• _AIM_
Can you print the data exactly and leave out each image?

• _INPUT ROWS_

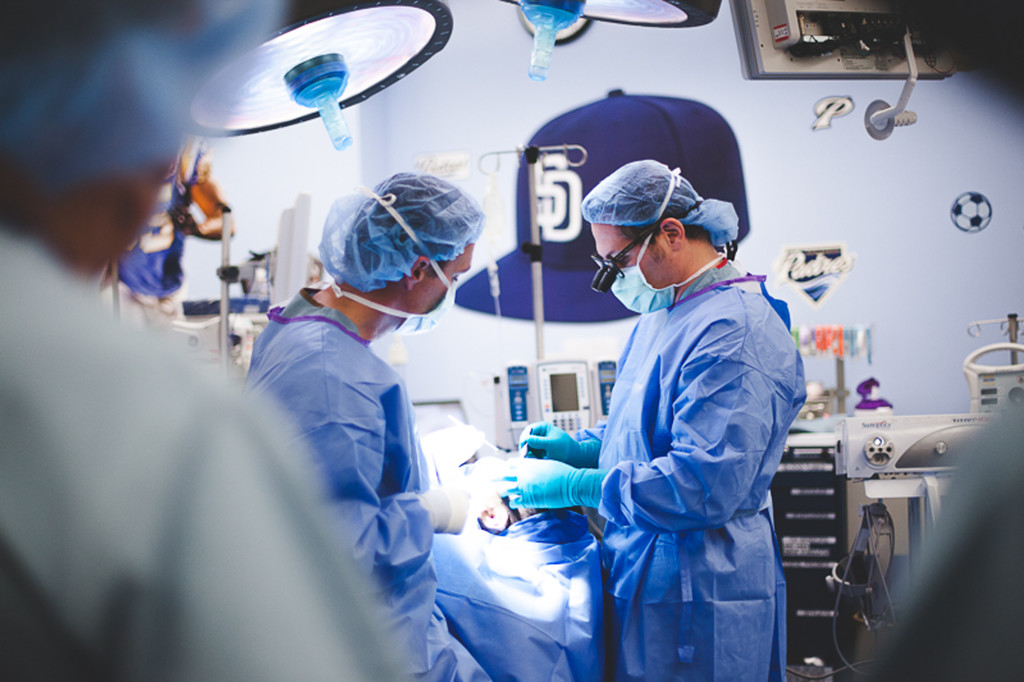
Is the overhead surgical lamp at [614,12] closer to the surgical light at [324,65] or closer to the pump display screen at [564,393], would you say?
the surgical light at [324,65]

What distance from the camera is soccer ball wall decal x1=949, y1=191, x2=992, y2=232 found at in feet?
12.7

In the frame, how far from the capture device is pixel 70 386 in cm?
34

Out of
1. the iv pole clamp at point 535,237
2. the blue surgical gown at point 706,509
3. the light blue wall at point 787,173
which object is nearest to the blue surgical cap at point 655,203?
the blue surgical gown at point 706,509

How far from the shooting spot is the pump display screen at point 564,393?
2922 mm

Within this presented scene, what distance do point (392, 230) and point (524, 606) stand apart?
2.98 feet

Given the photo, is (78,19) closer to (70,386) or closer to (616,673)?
(70,386)

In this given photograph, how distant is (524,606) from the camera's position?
150 cm

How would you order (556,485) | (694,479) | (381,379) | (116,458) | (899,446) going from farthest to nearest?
(899,446) < (556,485) < (694,479) < (381,379) < (116,458)

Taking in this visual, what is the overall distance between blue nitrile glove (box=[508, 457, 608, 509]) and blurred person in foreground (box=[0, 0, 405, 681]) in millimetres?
1303

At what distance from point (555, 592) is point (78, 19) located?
1.45 metres

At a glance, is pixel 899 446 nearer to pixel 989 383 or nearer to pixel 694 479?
pixel 989 383

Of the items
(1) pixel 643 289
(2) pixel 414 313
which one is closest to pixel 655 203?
(1) pixel 643 289

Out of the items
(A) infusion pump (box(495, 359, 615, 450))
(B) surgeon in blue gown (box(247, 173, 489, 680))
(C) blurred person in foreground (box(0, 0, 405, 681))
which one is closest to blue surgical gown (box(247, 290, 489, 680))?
(B) surgeon in blue gown (box(247, 173, 489, 680))

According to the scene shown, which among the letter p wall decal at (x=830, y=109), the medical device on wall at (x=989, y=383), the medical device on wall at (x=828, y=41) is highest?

• _COMPLETE OUTPUT_
Is the overhead surgical lamp at [614,12] closer to the surgical light at [324,65] or closer to the pump display screen at [564,393], would you say?
the surgical light at [324,65]

What distance from the camera is soccer ball wall decal x1=949, y1=191, x2=992, y2=232 found at in feet?
12.7

In the frame, how far from the capture device is pixel 70 386 in cm?
34

Out of
1. the iv pole clamp at point 535,237
2. the blue surgical gown at point 706,509
3. the light blue wall at point 787,173
which object is nearest to the blue surgical cap at point 655,203?
the blue surgical gown at point 706,509

How far from the shooting spot is the pump display screen at point 564,393?
2922 mm

Within this presented scene, what distance do point (392, 230) and point (524, 606) stand apart?
2.98 feet

Given the photo, is (78,19) closer to (70,386) or closer to (616,673)?
(70,386)

In this given photograph, how distant is (524,606) from the camera's position?
150 cm

How would you order (556,485) | (694,479) | (381,379) | (116,458) | (899,446) going from farthest to nearest?
(899,446) < (556,485) < (694,479) < (381,379) < (116,458)

Taking in this visual, what is the overall distance between blue nitrile glove (box=[508, 457, 608, 509]) and blurred person in foreground (box=[0, 0, 405, 681]) in millimetres?
1303

At what distance from point (555, 592) is point (78, 19) located?
1.45 metres

At a glance, is pixel 899 446 nearer to pixel 989 383 or nearer to pixel 694 479?
pixel 989 383

Of the items
(1) pixel 643 289
(2) pixel 414 313
which one is closest to pixel 655 203?
(1) pixel 643 289

Out of the items
(A) infusion pump (box(495, 359, 615, 450))
(B) surgeon in blue gown (box(247, 173, 489, 680))
(C) blurred person in foreground (box(0, 0, 405, 681))
which one is closest to blue surgical gown (box(247, 290, 489, 680))?
(B) surgeon in blue gown (box(247, 173, 489, 680))

According to the scene shown, which among the letter p wall decal at (x=830, y=109), the medical device on wall at (x=989, y=383), the medical device on wall at (x=828, y=41) is highest?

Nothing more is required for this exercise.